**Goal of the exercise:**
Make an exact copy of the records, with the images left out.

>>>>

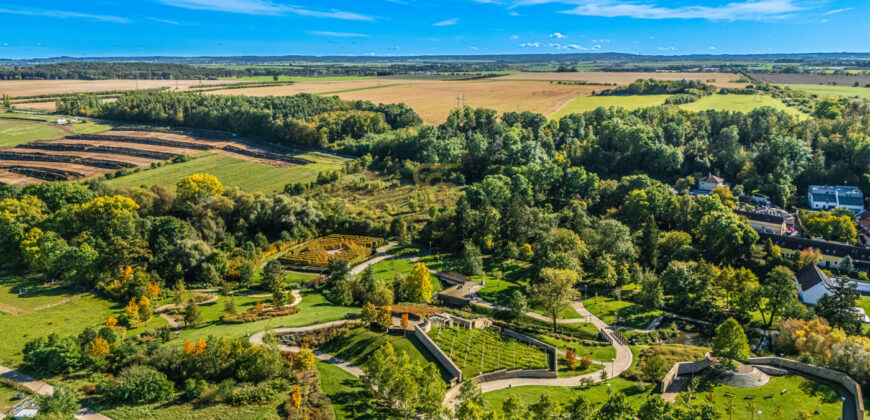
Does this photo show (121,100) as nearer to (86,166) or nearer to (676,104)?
(86,166)

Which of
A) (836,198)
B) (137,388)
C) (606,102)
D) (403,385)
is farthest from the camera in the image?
(606,102)

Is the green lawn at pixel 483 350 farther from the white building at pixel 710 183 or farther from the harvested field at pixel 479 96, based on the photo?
the harvested field at pixel 479 96

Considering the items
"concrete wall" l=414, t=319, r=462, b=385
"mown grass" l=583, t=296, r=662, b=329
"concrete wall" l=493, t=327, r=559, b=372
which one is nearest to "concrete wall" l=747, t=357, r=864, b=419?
"mown grass" l=583, t=296, r=662, b=329

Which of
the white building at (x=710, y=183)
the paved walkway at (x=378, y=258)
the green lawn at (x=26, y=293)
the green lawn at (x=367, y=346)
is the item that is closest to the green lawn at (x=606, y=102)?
the white building at (x=710, y=183)

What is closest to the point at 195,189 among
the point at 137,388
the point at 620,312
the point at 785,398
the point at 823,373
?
the point at 137,388

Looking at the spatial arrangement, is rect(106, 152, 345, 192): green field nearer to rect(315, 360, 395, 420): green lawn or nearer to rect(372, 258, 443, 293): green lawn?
rect(372, 258, 443, 293): green lawn

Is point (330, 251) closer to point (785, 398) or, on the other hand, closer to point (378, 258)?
point (378, 258)
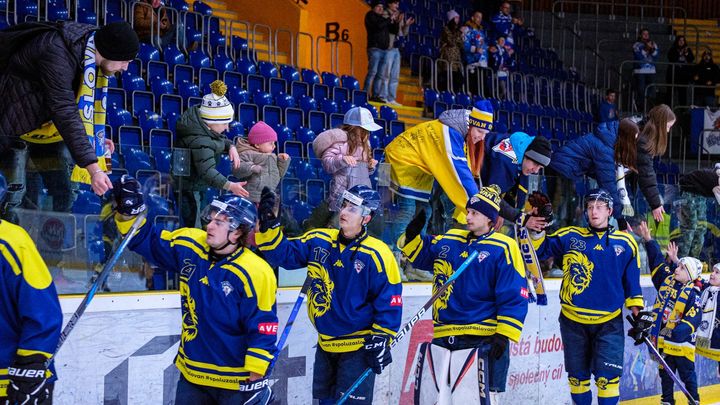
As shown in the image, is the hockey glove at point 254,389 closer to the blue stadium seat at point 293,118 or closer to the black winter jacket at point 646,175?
the black winter jacket at point 646,175

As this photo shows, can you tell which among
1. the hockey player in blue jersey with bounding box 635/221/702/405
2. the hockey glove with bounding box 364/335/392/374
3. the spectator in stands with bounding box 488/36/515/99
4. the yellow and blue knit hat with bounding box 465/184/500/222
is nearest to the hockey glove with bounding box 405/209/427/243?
the yellow and blue knit hat with bounding box 465/184/500/222

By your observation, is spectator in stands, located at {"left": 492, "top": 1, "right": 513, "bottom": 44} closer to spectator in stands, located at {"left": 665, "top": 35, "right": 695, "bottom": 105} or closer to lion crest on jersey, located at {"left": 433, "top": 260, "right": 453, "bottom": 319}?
spectator in stands, located at {"left": 665, "top": 35, "right": 695, "bottom": 105}

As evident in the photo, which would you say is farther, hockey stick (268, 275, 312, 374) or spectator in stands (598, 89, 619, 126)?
spectator in stands (598, 89, 619, 126)

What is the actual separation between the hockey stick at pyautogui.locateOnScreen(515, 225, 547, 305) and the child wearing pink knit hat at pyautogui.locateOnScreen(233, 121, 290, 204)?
1971 millimetres

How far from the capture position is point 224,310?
5113 millimetres

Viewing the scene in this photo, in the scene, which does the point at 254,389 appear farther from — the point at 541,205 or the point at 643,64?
the point at 643,64

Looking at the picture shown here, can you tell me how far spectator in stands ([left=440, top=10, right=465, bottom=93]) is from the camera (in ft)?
51.1

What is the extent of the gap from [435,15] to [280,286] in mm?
11495

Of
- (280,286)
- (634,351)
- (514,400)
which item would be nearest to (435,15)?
(634,351)

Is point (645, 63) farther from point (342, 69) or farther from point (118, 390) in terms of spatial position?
point (118, 390)

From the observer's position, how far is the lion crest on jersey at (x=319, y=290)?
20.4 feet

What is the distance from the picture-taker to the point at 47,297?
4355 millimetres

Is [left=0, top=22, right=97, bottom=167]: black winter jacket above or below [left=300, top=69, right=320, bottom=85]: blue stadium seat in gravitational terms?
above

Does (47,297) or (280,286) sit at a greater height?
(47,297)
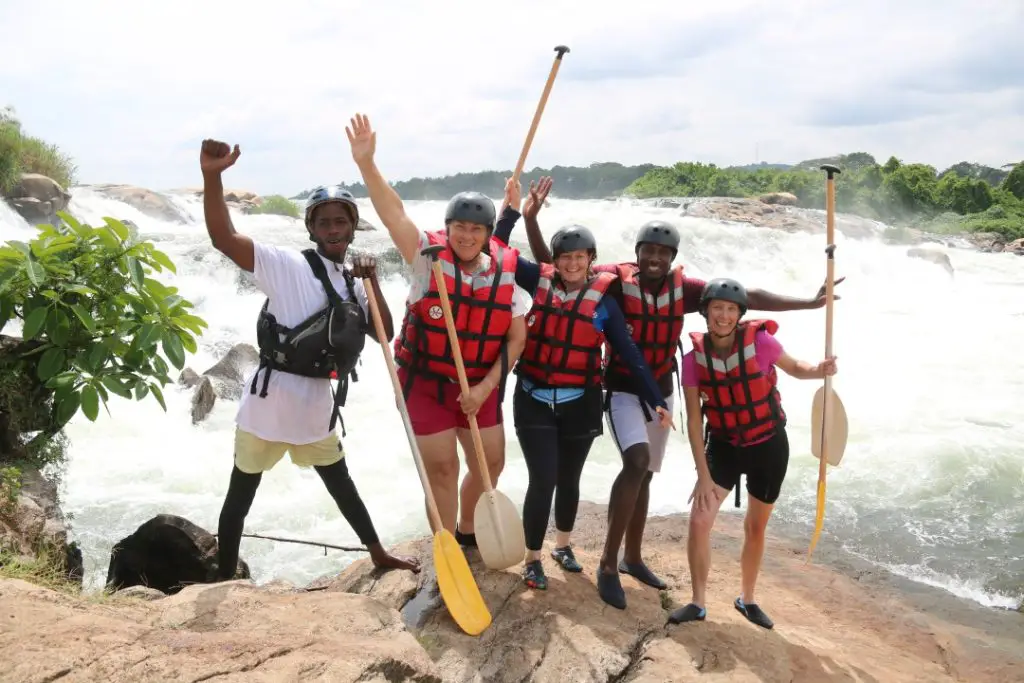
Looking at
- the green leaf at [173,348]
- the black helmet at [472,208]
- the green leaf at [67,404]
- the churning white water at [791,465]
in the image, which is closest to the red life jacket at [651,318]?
the black helmet at [472,208]

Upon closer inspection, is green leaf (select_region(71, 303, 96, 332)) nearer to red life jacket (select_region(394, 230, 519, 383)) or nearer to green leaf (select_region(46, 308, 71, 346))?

<<<<

**Answer for the task:**
Does this photo show (121,100) as nearer to (86,166) or nearer to (676,104)?
(86,166)

Which of
A) (836,198)
B) (137,388)
C) (606,102)
D) (403,385)
is farthest from the camera in the image?
(606,102)

Is the green lawn at pixel 483 350 farther from the white building at pixel 710 183 or farther from the harvested field at pixel 479 96, based on the photo?
the harvested field at pixel 479 96

Considering the items
"concrete wall" l=414, t=319, r=462, b=385
"mown grass" l=583, t=296, r=662, b=329
"concrete wall" l=493, t=327, r=559, b=372
which one is nearest to "concrete wall" l=747, t=357, r=864, b=419?
"mown grass" l=583, t=296, r=662, b=329

Which of
the white building at (x=710, y=183)
the paved walkway at (x=378, y=258)
the green lawn at (x=26, y=293)
the green lawn at (x=367, y=346)
is the item that is closest to the green lawn at (x=606, y=102)?
the white building at (x=710, y=183)

What is closest to the point at 195,189 among
the point at 137,388
the point at 620,312
the point at 785,398
the point at 823,373
?
the point at 137,388

Looking at the spatial arrangement, is rect(106, 152, 345, 192): green field nearer to rect(315, 360, 395, 420): green lawn or nearer to rect(372, 258, 443, 293): green lawn?
rect(372, 258, 443, 293): green lawn

Is point (330, 251) closer to point (785, 398) or, on the other hand, closer to point (378, 258)?
point (378, 258)
As shown in the image, is the hockey glove at point 254,389 closer to the blue stadium seat at point 293,118 or closer to the black winter jacket at point 646,175?
the black winter jacket at point 646,175

As this photo shows, can you tell which among
1. the hockey player in blue jersey with bounding box 635/221/702/405
2. the hockey glove with bounding box 364/335/392/374
3. the spectator in stands with bounding box 488/36/515/99
4. the yellow and blue knit hat with bounding box 465/184/500/222
is nearest to the hockey glove with bounding box 405/209/427/243?
the yellow and blue knit hat with bounding box 465/184/500/222

By your observation, is spectator in stands, located at {"left": 492, "top": 1, "right": 513, "bottom": 44} closer to spectator in stands, located at {"left": 665, "top": 35, "right": 695, "bottom": 105} or closer to lion crest on jersey, located at {"left": 433, "top": 260, "right": 453, "bottom": 319}?
spectator in stands, located at {"left": 665, "top": 35, "right": 695, "bottom": 105}

As evident in the photo, which would you say is farther, hockey stick (268, 275, 312, 374) or spectator in stands (598, 89, 619, 126)?
spectator in stands (598, 89, 619, 126)

What is the actual separation between the hockey stick at pyautogui.locateOnScreen(515, 225, 547, 305) and the child wearing pink knit hat at pyautogui.locateOnScreen(233, 121, 290, 204)?
1971 millimetres

How far from the capture position is point 224,310?
5113 millimetres

Viewing the scene in this photo, in the scene, which does the point at 254,389 appear farther from — the point at 541,205 or the point at 643,64?
the point at 643,64

Looking at the picture shown here, can you tell me how far spectator in stands ([left=440, top=10, right=465, bottom=93]) is from the camera (in ft)?
51.1

What is the extent of the gap from [435,15] to [280,286] in mm?
11495

Of
- (280,286)
- (634,351)
- (514,400)
which item would be nearest to (435,15)?
(634,351)

Is point (645, 63) farther from point (342, 69) or farther from point (118, 390) in terms of spatial position?
point (118, 390)

From the observer's position, how far is the lion crest on jersey at (x=319, y=290)?
20.4 feet

What is the distance from the picture-taker to the point at 47,297?
4355 millimetres

Is [left=0, top=22, right=97, bottom=167]: black winter jacket above or below [left=300, top=69, right=320, bottom=85]: blue stadium seat in gravitational terms?
above

Does (47,297) or (280,286) sit at a greater height?
(47,297)
Looking at
- the green leaf at [173,348]
- the black helmet at [472,208]
- the green leaf at [67,404]
- the churning white water at [791,465]
in the image, which is closest to the red life jacket at [651,318]?
the black helmet at [472,208]

Upon closer inspection, is green leaf (select_region(71, 303, 96, 332)) nearer to red life jacket (select_region(394, 230, 519, 383)) or nearer to green leaf (select_region(46, 308, 71, 346))?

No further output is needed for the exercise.